Principal and interest on the Notes will be due and payable upon the
earlier to occur of (i) April 15, 2007 and (ii) the closing by the Company of an
initial public offering of the Company's common stock, par value $0.01 per share
(the "Common Stock") or other equity financing yielding minimum proceeds of Six
Million Dollars ($6,000,000) (the "Equity Offering").
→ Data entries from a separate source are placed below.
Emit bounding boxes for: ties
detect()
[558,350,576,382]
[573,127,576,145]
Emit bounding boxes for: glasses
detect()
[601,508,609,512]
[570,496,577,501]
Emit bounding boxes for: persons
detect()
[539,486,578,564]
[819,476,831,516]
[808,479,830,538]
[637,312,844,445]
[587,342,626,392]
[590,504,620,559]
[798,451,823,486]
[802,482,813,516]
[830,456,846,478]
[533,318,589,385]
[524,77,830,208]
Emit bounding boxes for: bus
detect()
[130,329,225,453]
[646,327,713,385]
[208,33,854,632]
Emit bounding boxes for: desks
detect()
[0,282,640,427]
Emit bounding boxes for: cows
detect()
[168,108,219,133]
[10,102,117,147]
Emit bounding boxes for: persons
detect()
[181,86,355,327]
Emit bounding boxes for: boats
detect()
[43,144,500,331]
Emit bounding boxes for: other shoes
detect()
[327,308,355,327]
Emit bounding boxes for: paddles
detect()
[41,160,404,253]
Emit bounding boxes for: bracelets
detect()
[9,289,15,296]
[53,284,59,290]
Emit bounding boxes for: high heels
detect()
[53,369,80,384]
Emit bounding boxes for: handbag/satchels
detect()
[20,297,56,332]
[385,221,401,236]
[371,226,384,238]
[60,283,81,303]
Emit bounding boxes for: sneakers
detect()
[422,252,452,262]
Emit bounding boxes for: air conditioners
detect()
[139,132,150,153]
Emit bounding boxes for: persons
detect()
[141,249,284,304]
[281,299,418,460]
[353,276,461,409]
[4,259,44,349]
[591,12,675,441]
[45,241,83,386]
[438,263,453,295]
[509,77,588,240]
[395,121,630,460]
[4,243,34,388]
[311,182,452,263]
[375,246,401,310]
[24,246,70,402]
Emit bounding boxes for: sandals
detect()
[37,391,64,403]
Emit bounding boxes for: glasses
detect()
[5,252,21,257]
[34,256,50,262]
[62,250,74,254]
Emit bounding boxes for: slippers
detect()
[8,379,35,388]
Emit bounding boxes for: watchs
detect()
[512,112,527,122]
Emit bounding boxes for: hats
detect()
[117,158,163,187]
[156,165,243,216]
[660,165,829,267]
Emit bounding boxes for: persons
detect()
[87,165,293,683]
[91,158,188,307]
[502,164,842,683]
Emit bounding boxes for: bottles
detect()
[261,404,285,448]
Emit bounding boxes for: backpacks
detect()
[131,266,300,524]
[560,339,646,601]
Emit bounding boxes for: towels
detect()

All amounts of principal
and interest remaining due under the Notes as of the closing of the Equity
Offering shall be, at the option of each holder thereof, (i) payable in cash
from the proceeds of the Equity Offering, together with two-year warrants to
purchase shares of the Common Stock at a price equal to 120% of the price per
share in the Equity Offering or (ii) convertible into shares of the Common Stock
at a price per share equal to 50% of the price per share paid by investors in
the Equity Offering.
The undersigned understands that (i) the Company is offering up to
$2,500,000 in note principal, (ii) there is no minimum amount of note principal
that must be sold to complete the offering, (iii) the offering is being made on
best efforts basis by both the Company and Empire Financial Group, Inc.
("Empire"), as placement agent, and (iv) upon completion of this offering,
Empire shall serve as investment banker to the Company in connection with other
contemplated equity financings.
The undersigned hereby agrees to send payment of the $_________
Subscription Price either:
a. by mailing a check, payable to "ZBB Energy Corporation" to ZBB
Energy Corporation, N93 W14475 Xxxxxxxxx Xxx, Xxxxxxxxx Xxxxx,
Xxxxxxxxx 00000, attn: Xxxxxx Xxxxx, Chief Executive Officer, or
b. wiring payment of the Subscription Price to the account set forth
below
Name of Bank: M&I Xxxxxxxx &Ilsley Bank
Address of Bank: 0000 Xxxxxxx Xxxx, Xxxxxxxxxx, XX 00000
Account Name: ZBB Energy Corporation
Account No: 00184 06531
ABA No: 000000000
Reference: ZBB Energy Corporation Convertible Notes.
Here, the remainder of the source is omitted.